**Set problem**
The data follows this line. Copy verbatim the line with "Of the things listed as" and each line after it to the end.

— Begin —

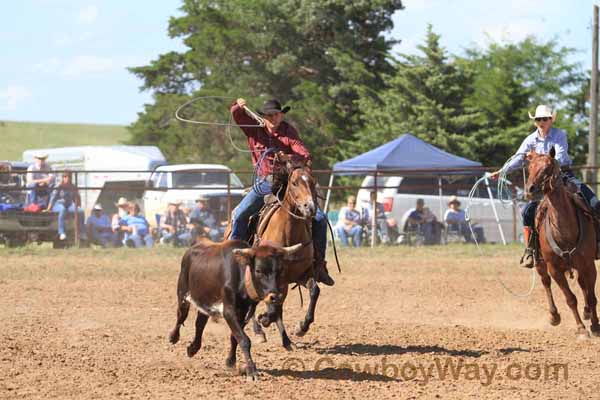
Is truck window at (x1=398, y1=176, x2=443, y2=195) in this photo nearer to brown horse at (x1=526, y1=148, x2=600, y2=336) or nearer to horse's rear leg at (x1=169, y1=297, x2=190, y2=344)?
brown horse at (x1=526, y1=148, x2=600, y2=336)

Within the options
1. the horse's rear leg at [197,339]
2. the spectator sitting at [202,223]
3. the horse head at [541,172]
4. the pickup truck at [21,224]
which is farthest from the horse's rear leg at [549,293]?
the pickup truck at [21,224]

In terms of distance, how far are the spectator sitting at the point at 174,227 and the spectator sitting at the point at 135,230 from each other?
0.32 metres

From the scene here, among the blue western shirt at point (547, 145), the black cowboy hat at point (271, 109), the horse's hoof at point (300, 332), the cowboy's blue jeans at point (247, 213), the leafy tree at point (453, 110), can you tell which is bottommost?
the horse's hoof at point (300, 332)

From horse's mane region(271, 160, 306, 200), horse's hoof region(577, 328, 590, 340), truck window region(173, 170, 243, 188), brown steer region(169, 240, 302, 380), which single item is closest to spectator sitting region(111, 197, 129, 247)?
truck window region(173, 170, 243, 188)

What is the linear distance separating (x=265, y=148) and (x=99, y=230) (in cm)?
1165

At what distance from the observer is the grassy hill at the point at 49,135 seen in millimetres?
74562

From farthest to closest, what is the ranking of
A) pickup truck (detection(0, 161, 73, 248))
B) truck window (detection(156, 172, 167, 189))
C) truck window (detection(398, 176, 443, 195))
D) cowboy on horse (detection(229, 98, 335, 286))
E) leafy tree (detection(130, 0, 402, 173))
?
leafy tree (detection(130, 0, 402, 173))
truck window (detection(156, 172, 167, 189))
truck window (detection(398, 176, 443, 195))
pickup truck (detection(0, 161, 73, 248))
cowboy on horse (detection(229, 98, 335, 286))

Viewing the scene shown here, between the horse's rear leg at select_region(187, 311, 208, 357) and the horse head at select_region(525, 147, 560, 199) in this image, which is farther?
the horse head at select_region(525, 147, 560, 199)

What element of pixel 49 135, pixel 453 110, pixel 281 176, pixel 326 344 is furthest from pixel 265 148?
pixel 49 135

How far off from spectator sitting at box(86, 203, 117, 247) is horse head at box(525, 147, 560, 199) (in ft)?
40.6

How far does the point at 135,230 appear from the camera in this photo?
66.3 ft

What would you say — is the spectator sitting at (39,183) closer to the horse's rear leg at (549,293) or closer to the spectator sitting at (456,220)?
the spectator sitting at (456,220)

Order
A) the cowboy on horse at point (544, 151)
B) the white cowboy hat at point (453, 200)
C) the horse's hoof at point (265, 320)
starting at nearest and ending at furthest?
the horse's hoof at point (265, 320), the cowboy on horse at point (544, 151), the white cowboy hat at point (453, 200)

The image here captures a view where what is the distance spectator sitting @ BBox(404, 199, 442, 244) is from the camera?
20.7 metres
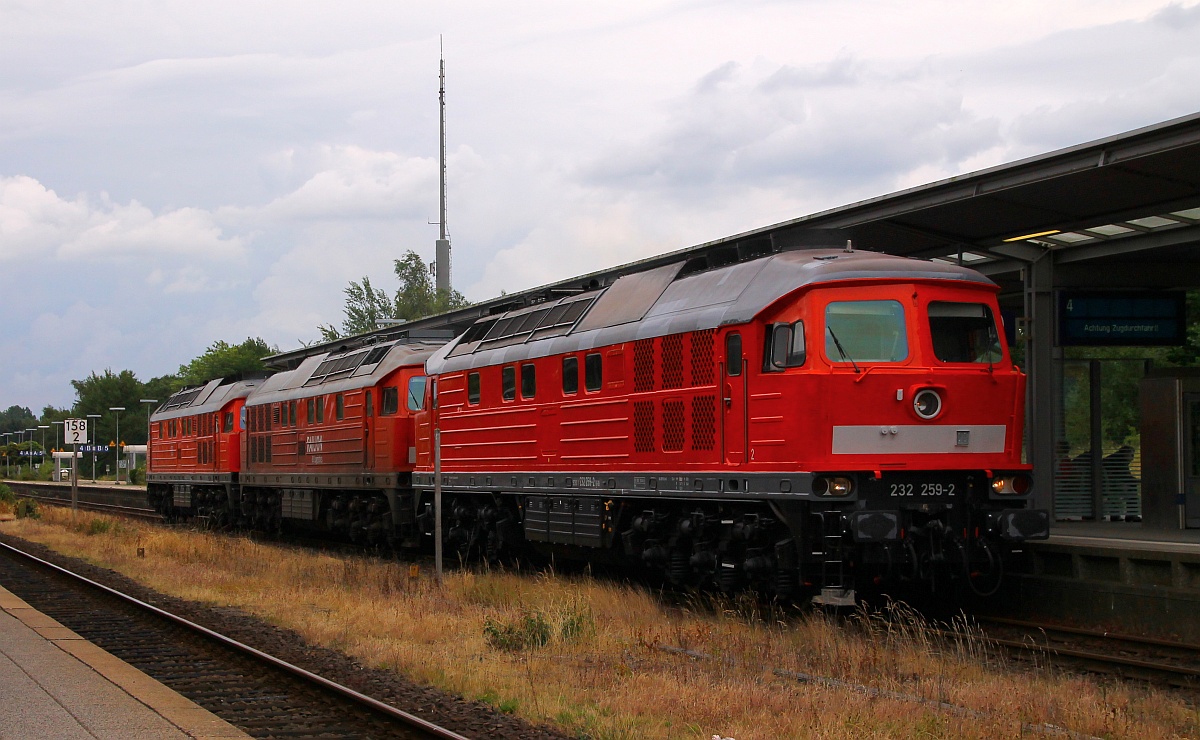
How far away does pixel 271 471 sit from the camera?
30.9 meters

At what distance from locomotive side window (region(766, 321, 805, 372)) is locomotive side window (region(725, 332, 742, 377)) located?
0.45 meters

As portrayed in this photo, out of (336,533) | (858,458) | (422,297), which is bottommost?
(336,533)

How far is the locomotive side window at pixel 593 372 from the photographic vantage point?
16281 mm

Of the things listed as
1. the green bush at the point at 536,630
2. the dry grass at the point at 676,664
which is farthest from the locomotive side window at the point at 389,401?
the green bush at the point at 536,630

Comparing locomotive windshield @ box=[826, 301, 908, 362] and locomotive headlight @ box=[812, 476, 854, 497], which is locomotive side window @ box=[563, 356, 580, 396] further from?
locomotive headlight @ box=[812, 476, 854, 497]

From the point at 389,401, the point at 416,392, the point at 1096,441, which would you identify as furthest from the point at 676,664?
the point at 389,401

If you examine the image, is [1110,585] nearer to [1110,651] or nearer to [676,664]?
[1110,651]

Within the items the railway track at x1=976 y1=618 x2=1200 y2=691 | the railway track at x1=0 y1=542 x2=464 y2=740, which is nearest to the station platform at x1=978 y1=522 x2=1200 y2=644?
the railway track at x1=976 y1=618 x2=1200 y2=691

— End —

**Response to this exercise**
Of the things listed as
1. the green bush at the point at 536,630
2. the dry grass at the point at 676,664
which is farthest from the locomotive side window at the point at 389,401?
the green bush at the point at 536,630

Comparing locomotive windshield @ box=[826, 301, 908, 362] and locomotive headlight @ box=[812, 476, 854, 497], which is locomotive side window @ box=[563, 356, 580, 396] further from?
locomotive headlight @ box=[812, 476, 854, 497]

From the point at 389,401, the point at 416,392, the point at 1096,441, which would you identify as furthest from the point at 676,664?
the point at 389,401

If you examine the image, is [1110,585] nearer to [1110,651] or nearer to [676,664]?
[1110,651]

Within the items the railway track at x1=976 y1=618 x2=1200 y2=691 | the railway track at x1=0 y1=542 x2=464 y2=740, which is nearest to the station platform at x1=978 y1=522 x2=1200 y2=644?
the railway track at x1=976 y1=618 x2=1200 y2=691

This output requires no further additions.